Stored data entries
================

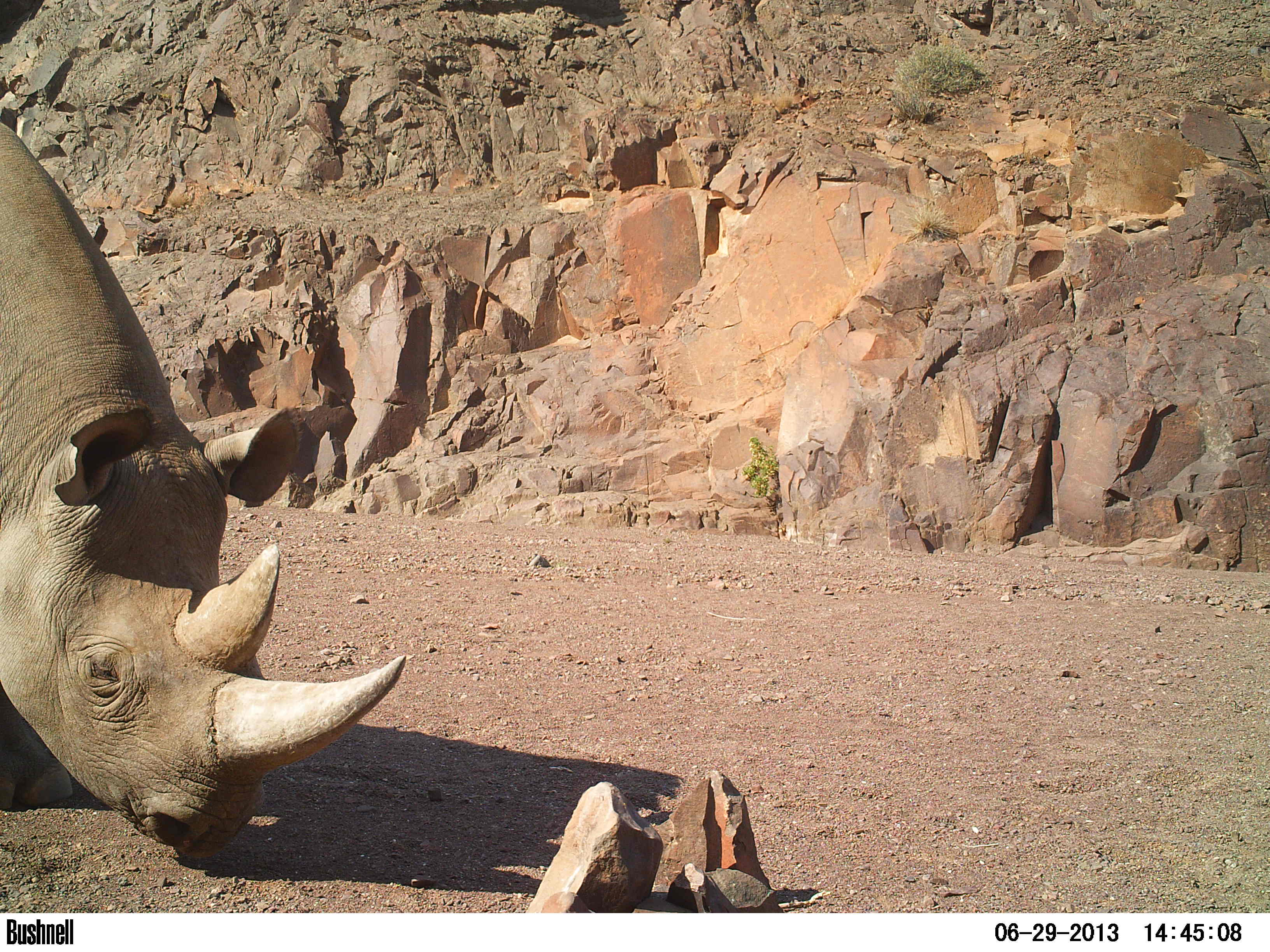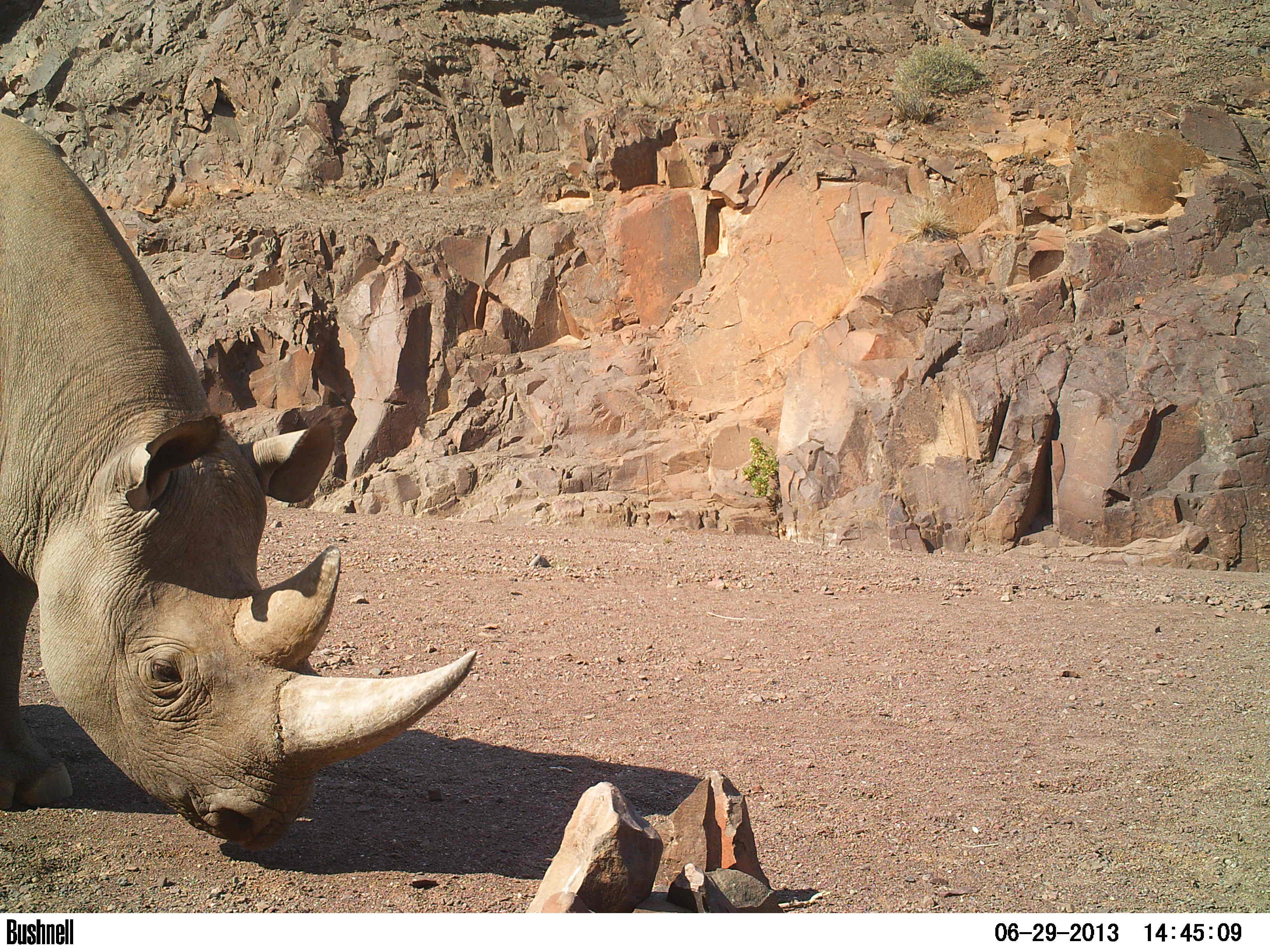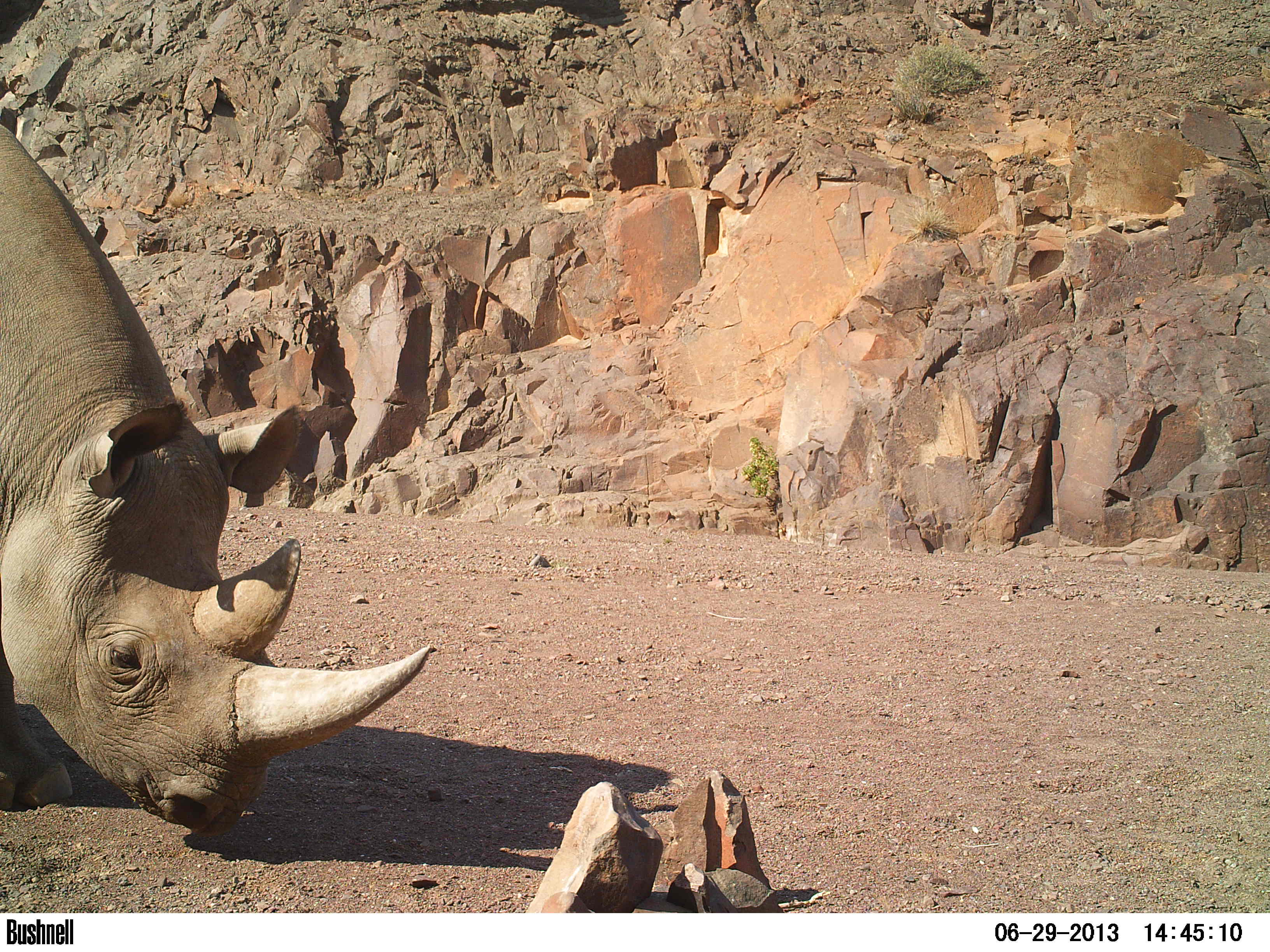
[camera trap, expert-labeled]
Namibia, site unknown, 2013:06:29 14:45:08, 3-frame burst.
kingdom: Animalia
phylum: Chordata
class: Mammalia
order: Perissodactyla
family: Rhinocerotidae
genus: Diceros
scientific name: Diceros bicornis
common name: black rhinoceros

================

DIRECTIONS: The answer must consist of the lines from the one with "Namibia, site unknown, 2013:06:29" through the final line of the entries above, exactly as they are, and nothing else.

RESULT OF THE TASK:
Namibia, site unknown, 2013:06:29 14:45:08, 3-frame burst.
kingdom: Animalia
phylum: Chordata
class: Mammalia
order: Perissodactyla
family: Rhinocerotidae
genus: Diceros
scientific name: Diceros bicornis
common name: black rhinoceros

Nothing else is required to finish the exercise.